__TASK 1__: Can you repeat the stretch of the Legion recap from "The episode begins" through "world of Legion.", switching "lesson" to "lecture"?
__TASK 2__: According to the Legion recap, where was Farouk's body buried when he died?

Legion Dives Deeper Into the Minds of Its Characters in “Chapter 11”
(Episode 2.03)
Photo: Suzanne Tenner/FX
Due to its protagonists’ telepathy and ability to shape reality, Legion has often explored worlds inside people’s minds. But “Chapter 11” spends more time inside people’s minds than it does in reality. Of course, this being Legion, even reality is filled with the stuff of dreams, from disappearing cows to a deformed chick that crawls into your ear.
The episode begins with Jon Hamm continuing his narrated psychology (parapsychology?) lesson on the subject of ideas. This time it’s the Nocebo Effect—adverse placebo experiences, like the Tanganyika Laughter Epidemic of 1962 or the Alsatian Dancing Plague of 1518, historically documented instances that parallel the teeth chattering disease that’s infected the world of Legion.
Like the interstitial segments of the last two episodes, which dealt with delusion and the concept of Umwelt, or human perception, the introduction is shot in brilliant colors on crisp white. The Danforth Dunes Ditch Devils cheerleading squad develops a contagious mental tic in response to stress. “If the idea of illness can become illness,” Hamm asks us, “what else about our reality is actually a disorder?”
The teeth-chattering nocebo infection, we learn, is caused by one of the Monks of Migo rather than Shadow King, Amahl Farouk. When Farouk died, his body was buried underneath the Migo Monastery. But it takes more than the reportedly impenetrable minds of these monks and a metal egg-shaped coffin buried deep underground to hold back the Shadow King.
There are plenty of disturbing visions in this episode, but there are also charming moments, like Syd wandering Division 3 in the body of a cat or Cary encouraging Kerry to become self-sufficient. Kerry (Amber Midthunder) usually retreats into the body of Cary (Bill Irwin) when there’s no action, but now she has to learn how to eat (unappealing), drink (more cream soda) and defecate (“disgusting!”). Theirs is a relationship unlike any other on TV—or elsewhere.
David, still torn about helping Farouk at the direction of Future Syd, confronts the Shadow King about his intentions once he has his body. David wants the simplicity of hero/villain, but Farouk challenges him on that very term (it comes from “villager”; “Do I look like a peasant?”). Farouk was a king until David’s father—a white man who didn’t speak the language or understand the customs—deposed him. Feeding off of David’s energy for all those years was his only way to survive; he was a refugee without a home.
He also reveals that the Typhoid Mary of the teeth chattering infection is the monk, not the Shadow King, who has merely been following the monk in search of his body.

__RECORDS SHOWN__:
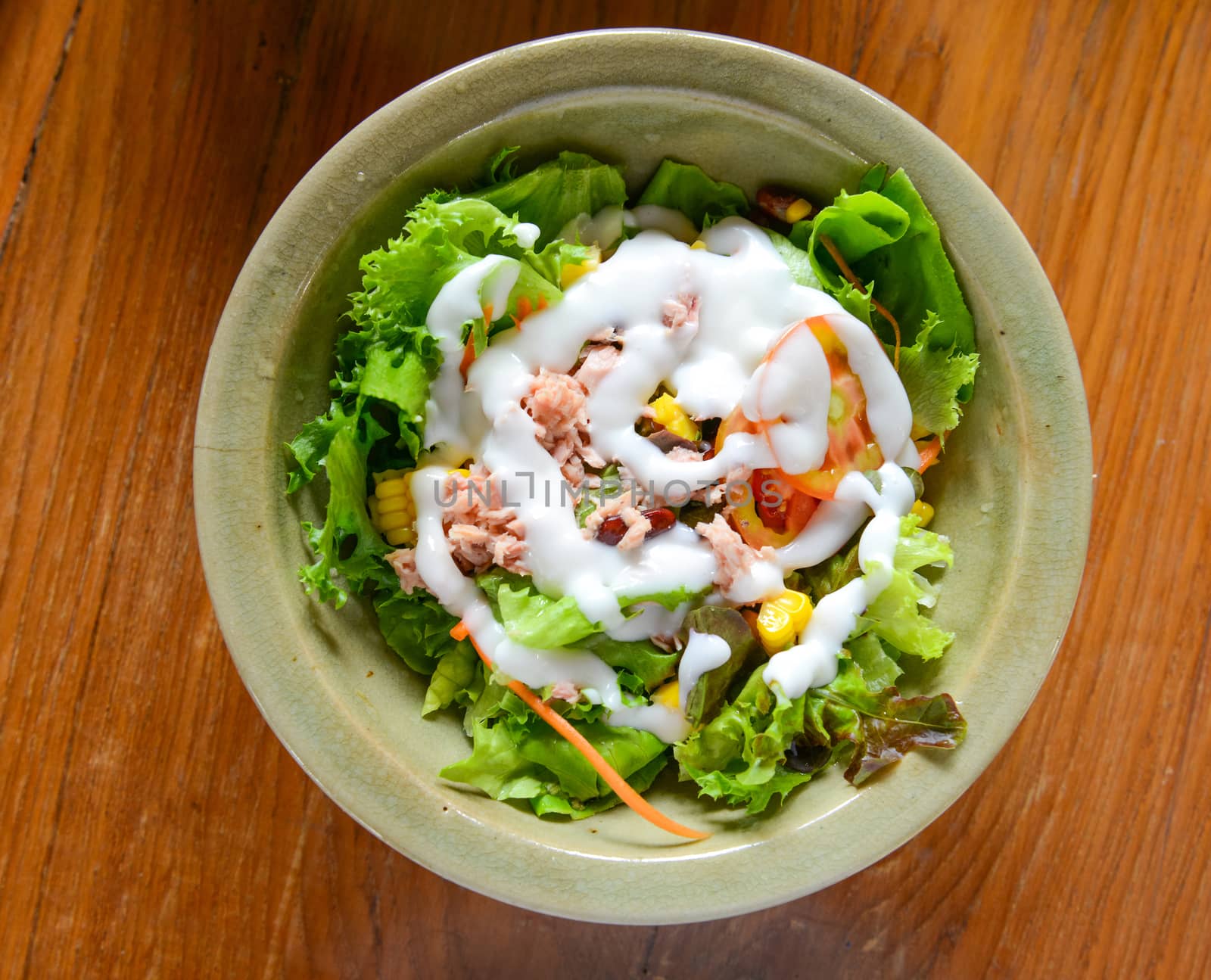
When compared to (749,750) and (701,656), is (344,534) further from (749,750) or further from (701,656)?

==

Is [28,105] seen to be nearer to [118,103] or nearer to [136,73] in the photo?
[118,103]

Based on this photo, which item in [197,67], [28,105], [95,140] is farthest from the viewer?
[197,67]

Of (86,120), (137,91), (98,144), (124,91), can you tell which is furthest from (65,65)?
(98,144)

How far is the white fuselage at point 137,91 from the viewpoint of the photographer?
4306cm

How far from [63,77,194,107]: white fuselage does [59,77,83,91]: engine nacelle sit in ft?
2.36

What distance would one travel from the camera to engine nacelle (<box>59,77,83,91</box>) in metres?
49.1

__ANSWER 1__:
The episode begins with Jon Hamm continuing his narrated psychology (parapsychology?) lecture on the subject of ideas. This time it’s the Nocebo Effect—adverse placebo experiences, like the Tanganyika Laughter Epidemic of 1962 or the Alsatian Dancing Plague of 1518, historically documented instances that parallel the teeth chattering disease that’s infected the world of Legion.

__ANSWER 2__: Underneath the Migo Monastery.